Owning up to failure, by sex and seniority
I appreciated reading about scholars’ experiences of mistakes they had made in their careers (“My biggest mistake”, Features, 31 January) and was particularly touched by the example from Susan D’Agostino, which brought a tear to my eye.
Of your six academics featured, five were female. This caused me to wonder: is it the case that only women will own up to epic fails; or that more women genuinely make these mistakes; or do female staff have these experiences in part because they face excessive pressures or lack the support that buffer men from these issues?
A wonderful mentor, Katharine Perera, taught me a valuable lesson during my time at the University of Manchester as part of a women in leadership programme. Contrasting how men and women self-regulate at work, she illustrated how women who overshare aspects of themselves and their experiences in life often appear less capable than men by doing so. Men say less, appear more enigmatic and are viewed as more competent as a result.
As for the feature, I wonder if men and women were equally willing to come forth and own up to errors, or if it was mainly women who offered their confessions.
Chris Bundy
Professor of behavioural medicine
Cardiff University
Editor’s note: most of the academics who shared their experiences in the feature were commissioned by Times Higher Education after replying to an earlier tweet on the issue.
Successful failure requires an openness to acknowledge mistakes but also a willingness to share lessons learned. Reflecting on mistakes, as those scholars in your feature did, promotes workplaces that use failure better and foster success and mental well-being.
Yet notably absent were the perspectives of senior leadership.
At a recent keynote plenary for academic leaders in the UK, we were struck by the palpable and widespread concern most felt about poor mental health in the academy. Yet this was accompanied with a wall of personal reservations about owning up to any professional or departmental failures, let alone sharing them.
It became clear that fear of being judged negatively by senior management and leadership peers dominated. Fear of corrosive negative judgements was rife: “What would the v-c say?”
It’s understandable yet ironic that university leaders see failure as antithetical to the success-oriented cultures in modern academia. If success is what we want, building vibrant, constructive and open cultures that learn from and adapt to all situations and results – successful or otherwise – is the right foundation.

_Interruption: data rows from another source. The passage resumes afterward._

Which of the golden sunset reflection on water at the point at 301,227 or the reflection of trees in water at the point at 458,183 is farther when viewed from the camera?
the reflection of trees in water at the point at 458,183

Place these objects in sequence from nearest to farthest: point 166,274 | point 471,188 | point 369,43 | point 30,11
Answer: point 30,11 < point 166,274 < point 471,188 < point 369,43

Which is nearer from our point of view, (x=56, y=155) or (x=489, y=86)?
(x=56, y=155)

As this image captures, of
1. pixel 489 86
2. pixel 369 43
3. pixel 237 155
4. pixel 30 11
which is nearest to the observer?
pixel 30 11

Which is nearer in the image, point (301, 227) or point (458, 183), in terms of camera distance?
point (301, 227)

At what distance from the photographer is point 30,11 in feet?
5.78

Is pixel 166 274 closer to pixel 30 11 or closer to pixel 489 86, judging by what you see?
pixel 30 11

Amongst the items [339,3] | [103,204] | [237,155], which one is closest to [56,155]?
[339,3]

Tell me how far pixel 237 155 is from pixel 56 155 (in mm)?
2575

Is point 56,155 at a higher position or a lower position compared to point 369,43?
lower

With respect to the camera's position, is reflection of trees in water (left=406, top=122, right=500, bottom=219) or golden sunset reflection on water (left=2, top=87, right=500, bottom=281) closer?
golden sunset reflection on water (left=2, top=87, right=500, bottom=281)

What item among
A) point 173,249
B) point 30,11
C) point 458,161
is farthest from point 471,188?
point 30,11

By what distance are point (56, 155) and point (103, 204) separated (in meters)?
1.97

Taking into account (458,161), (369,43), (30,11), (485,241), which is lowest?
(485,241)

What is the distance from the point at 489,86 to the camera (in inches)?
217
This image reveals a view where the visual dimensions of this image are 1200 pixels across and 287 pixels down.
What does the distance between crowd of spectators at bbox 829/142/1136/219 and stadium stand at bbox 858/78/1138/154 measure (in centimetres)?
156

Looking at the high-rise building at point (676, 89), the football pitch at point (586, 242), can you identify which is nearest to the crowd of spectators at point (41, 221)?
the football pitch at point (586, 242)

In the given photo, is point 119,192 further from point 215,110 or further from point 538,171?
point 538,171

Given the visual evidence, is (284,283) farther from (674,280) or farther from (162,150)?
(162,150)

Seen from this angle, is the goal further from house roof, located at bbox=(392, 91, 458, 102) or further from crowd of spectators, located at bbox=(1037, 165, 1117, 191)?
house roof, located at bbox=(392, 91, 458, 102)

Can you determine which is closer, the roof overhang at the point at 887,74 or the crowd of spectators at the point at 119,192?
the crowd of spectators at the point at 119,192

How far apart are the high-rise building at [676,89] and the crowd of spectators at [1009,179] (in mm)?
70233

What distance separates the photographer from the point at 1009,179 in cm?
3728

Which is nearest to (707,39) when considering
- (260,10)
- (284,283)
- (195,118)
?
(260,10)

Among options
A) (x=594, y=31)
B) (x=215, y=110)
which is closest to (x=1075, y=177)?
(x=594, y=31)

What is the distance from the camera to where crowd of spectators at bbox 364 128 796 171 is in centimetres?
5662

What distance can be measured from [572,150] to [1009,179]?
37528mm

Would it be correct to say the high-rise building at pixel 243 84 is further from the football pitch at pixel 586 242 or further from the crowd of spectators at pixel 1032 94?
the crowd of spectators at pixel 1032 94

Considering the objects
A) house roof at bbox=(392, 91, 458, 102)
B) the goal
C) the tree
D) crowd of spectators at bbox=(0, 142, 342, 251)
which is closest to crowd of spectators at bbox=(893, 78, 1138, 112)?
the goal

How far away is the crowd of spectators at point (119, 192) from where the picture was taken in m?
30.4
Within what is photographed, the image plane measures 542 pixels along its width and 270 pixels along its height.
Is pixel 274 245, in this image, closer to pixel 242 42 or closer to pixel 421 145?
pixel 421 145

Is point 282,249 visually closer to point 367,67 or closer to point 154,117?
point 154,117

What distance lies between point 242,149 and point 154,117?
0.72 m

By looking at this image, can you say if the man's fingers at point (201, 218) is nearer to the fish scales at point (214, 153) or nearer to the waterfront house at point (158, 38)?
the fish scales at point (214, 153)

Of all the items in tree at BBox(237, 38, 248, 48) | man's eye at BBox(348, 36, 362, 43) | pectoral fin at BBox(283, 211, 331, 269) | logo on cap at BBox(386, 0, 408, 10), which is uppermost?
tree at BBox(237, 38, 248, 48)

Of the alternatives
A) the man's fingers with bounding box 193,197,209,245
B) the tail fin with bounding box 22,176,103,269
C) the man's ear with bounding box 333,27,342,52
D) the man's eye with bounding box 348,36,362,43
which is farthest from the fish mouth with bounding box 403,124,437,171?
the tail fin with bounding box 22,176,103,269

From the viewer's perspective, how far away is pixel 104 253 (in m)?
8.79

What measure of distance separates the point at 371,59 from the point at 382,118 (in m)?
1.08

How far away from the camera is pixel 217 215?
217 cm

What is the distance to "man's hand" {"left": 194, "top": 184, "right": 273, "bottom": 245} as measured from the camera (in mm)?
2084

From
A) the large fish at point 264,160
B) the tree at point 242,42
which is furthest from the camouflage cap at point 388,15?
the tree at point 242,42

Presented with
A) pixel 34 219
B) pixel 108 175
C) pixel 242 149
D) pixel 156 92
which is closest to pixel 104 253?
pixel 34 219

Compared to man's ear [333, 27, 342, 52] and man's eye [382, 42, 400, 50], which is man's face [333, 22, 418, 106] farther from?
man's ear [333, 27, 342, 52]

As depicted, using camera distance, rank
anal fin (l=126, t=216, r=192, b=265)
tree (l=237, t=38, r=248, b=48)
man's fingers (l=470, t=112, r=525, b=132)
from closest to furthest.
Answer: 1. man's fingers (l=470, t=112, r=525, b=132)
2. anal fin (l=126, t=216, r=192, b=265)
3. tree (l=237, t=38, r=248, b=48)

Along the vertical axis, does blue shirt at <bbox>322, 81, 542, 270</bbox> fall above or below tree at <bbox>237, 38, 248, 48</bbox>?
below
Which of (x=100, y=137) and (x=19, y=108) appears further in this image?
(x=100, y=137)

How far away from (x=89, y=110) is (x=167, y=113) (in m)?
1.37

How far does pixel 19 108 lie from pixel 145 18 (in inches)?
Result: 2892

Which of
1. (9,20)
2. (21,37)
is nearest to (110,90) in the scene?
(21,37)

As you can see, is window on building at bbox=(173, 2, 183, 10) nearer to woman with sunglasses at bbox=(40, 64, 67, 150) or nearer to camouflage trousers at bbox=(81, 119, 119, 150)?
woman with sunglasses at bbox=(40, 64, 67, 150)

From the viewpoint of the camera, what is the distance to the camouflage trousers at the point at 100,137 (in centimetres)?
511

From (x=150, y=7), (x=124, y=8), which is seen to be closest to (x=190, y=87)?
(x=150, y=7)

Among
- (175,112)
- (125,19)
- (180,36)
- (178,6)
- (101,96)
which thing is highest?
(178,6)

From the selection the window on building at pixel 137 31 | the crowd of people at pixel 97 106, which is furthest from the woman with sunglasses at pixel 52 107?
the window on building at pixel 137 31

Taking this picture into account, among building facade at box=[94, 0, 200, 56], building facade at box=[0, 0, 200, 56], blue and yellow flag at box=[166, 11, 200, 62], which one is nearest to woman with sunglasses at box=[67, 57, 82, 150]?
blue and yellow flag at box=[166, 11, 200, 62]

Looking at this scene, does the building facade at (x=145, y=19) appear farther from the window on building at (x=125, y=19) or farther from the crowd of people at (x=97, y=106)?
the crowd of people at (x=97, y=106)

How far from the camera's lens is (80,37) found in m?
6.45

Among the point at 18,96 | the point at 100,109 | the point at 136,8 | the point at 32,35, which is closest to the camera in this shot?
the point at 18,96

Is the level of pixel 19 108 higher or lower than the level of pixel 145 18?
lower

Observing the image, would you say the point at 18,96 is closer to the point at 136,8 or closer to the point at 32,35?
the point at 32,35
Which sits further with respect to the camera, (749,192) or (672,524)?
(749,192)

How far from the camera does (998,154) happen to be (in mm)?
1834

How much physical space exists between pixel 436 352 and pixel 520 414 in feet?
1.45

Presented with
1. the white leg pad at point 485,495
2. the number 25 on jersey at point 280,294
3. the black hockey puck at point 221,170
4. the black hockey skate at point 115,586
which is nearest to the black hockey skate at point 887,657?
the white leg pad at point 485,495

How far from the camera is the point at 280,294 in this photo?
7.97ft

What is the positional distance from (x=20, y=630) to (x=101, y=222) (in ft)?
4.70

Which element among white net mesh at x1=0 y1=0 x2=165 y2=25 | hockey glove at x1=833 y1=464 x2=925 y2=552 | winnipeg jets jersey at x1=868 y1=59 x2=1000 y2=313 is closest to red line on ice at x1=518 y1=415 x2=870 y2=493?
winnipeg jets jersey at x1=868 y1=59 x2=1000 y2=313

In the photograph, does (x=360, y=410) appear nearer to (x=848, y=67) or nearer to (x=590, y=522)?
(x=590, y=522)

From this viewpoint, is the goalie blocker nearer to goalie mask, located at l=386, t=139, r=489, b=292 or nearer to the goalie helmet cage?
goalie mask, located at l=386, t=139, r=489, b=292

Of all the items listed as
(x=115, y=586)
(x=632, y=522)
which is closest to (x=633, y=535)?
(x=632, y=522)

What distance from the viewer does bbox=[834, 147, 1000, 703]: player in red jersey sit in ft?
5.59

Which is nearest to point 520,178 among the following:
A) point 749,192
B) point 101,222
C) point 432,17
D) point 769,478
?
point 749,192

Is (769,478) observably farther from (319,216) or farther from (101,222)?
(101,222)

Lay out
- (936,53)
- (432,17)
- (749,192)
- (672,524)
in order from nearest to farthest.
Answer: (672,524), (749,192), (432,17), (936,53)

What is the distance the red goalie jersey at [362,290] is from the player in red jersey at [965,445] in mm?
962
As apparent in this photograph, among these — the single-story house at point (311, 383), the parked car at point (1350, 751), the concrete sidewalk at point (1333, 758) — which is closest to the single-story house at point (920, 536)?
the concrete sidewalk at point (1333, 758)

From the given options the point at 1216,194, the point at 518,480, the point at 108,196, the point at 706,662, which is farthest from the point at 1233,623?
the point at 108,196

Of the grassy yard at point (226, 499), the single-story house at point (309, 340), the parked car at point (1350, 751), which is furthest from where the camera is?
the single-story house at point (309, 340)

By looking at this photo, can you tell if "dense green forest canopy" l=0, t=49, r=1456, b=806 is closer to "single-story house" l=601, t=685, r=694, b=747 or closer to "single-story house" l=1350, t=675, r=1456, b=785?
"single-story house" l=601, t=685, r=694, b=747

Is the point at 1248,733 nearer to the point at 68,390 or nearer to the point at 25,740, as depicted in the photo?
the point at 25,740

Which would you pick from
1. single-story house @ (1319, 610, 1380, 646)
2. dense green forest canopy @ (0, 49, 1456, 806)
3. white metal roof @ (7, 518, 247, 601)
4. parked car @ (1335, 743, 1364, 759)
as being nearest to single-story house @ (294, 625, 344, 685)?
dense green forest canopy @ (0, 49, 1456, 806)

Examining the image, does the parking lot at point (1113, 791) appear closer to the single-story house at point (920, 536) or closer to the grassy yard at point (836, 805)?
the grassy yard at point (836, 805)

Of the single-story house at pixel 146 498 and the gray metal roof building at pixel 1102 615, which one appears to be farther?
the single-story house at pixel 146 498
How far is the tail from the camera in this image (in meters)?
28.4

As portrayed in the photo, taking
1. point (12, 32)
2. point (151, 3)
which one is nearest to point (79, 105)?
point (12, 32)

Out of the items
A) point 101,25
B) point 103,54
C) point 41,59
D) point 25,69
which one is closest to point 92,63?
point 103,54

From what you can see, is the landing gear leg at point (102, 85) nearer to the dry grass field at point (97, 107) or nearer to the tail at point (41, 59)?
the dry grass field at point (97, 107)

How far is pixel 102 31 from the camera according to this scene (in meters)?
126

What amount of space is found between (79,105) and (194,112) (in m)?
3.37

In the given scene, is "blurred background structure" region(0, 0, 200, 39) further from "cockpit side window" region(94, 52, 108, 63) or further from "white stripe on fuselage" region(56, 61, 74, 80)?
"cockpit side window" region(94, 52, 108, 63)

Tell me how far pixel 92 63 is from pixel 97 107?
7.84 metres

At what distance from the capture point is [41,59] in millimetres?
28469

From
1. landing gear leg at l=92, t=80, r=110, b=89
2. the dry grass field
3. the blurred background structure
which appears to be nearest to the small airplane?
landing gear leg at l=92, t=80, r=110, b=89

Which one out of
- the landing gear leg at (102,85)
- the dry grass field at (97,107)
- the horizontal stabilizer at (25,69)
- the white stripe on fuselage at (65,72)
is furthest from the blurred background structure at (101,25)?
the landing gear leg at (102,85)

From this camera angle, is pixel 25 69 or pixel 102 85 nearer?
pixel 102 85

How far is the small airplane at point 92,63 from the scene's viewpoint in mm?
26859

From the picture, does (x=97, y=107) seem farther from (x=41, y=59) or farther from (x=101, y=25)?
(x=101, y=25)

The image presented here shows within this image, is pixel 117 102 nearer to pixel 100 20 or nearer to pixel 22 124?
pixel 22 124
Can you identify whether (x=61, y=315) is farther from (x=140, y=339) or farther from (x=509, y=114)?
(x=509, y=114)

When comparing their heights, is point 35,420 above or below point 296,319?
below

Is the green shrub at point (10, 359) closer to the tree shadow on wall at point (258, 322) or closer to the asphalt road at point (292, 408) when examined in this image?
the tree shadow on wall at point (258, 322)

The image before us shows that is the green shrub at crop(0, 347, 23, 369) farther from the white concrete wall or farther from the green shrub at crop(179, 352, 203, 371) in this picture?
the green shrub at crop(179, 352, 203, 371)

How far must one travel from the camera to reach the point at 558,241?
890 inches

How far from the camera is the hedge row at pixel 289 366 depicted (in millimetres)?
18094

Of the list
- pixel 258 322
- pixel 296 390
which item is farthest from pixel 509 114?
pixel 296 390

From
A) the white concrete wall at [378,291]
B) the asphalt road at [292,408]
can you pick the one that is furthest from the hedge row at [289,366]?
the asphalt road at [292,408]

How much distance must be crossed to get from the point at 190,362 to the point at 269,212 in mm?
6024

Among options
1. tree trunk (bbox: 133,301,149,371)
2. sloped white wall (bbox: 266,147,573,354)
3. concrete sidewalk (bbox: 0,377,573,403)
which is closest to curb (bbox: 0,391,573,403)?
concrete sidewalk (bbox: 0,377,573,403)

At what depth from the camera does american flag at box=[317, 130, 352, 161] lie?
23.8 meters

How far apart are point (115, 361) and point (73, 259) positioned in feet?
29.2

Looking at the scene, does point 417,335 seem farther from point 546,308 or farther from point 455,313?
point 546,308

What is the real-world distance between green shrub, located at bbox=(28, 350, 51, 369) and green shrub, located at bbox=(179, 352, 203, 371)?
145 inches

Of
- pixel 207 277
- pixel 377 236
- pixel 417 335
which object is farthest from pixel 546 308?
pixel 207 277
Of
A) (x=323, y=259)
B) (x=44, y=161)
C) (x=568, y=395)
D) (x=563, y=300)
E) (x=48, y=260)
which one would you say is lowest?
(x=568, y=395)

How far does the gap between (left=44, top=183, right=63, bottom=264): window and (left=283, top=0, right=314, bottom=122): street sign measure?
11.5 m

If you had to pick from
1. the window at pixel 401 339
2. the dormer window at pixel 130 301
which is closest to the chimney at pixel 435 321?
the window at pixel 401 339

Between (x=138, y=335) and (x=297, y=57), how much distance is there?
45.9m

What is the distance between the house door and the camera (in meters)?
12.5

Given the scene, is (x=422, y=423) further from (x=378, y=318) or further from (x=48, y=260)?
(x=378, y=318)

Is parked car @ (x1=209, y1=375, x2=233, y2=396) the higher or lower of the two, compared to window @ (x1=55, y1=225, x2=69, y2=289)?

Senior management can make a uniquely valuable contribution to achieving academic workplaces that use failure better.
Vice-chancellors and other senior managers: do you reward staff’s hard learning over their easy successes? With your deans, do you provide and encourage open feedback on what you both learned at every step? Because of your senior status, not despite it, do you share openly reports about your own failures and failings?
If you really care about success, you should.
Alexander M. Clark, associate vice-president, research, and professor, University of Alberta
Bailey J. Sousa, institute director, University of Alberta
Burdens not shared
Re “Academic workload models: a tool to exploit staff and cut costs?” (News, 7 February). As a full professor who has been teaching for 18 years, I am paid about twice what lecturers get. But on the workload model, I have the same allowances for course preparation, supervision and research. My full professor colleagues use the model to load up junior faculty to where they can barely breathe – and they are obsessed with keeping track of their every hour. Where are the citizenship behaviours counted? Workload models are not bad in theory but have been executed poorly – if still a bureaucrat’s dream.
ProfX
Via timeshighereducation.com
Naked truths
In choosing to use her naked body as a means of political protest (“A full-frontal assault on Brexit”, News, 7 February), Victoria Bateman stands in a long line that goes back at least as far as the prophet Isaiah (Isaiah 20:3), and includes, among others, early Quakers and the Doukhobors of Canada. Yet while “going naked as a sign”, as the Quakers put it, can be an effective form of protest, I take issue with Bateman’s claims about Brexit. Today’s most significant feminist innovations in Europe come from the government led by Iceland’s Left-Green prime minister, Katrín Jakobsdóttir, whose party is expressly opposed to Iceland’s joining the European Union.